→ **Written request**
Print each of the lines below verbatim, with no change to any word, number, or symbol.

→ **Recorded data**
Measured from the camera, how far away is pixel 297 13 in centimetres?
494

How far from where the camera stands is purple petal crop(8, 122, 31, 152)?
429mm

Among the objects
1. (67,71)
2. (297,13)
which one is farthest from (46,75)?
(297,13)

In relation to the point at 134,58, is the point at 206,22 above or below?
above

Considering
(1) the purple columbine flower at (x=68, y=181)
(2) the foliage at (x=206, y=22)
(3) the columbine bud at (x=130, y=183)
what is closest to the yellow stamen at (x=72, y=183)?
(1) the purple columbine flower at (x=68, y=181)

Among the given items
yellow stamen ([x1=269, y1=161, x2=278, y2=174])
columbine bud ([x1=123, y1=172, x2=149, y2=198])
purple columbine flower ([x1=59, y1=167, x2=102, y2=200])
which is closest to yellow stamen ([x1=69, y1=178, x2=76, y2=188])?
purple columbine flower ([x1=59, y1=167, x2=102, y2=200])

→ **Finished answer**
Measured from the camera, how far away is pixel 297 13 in centimetres?
494

How far from where the camera stands is purple petal crop(8, 122, 31, 152)?
429mm

Among the objects
1. (67,71)
2. (297,13)
which one is farthest from (46,75)?
(297,13)

In relation to the point at 134,58, is the point at 206,22 above or below?
above

Considering
(1) the purple columbine flower at (x=68, y=181)
(2) the foliage at (x=206, y=22)
(3) the columbine bud at (x=130, y=183)
what is closest to the yellow stamen at (x=72, y=183)?
(1) the purple columbine flower at (x=68, y=181)

Among the given items
yellow stamen ([x1=269, y1=161, x2=278, y2=174])
columbine bud ([x1=123, y1=172, x2=149, y2=198])
purple columbine flower ([x1=59, y1=167, x2=102, y2=200])
which is closest to yellow stamen ([x1=69, y1=178, x2=76, y2=188])?
purple columbine flower ([x1=59, y1=167, x2=102, y2=200])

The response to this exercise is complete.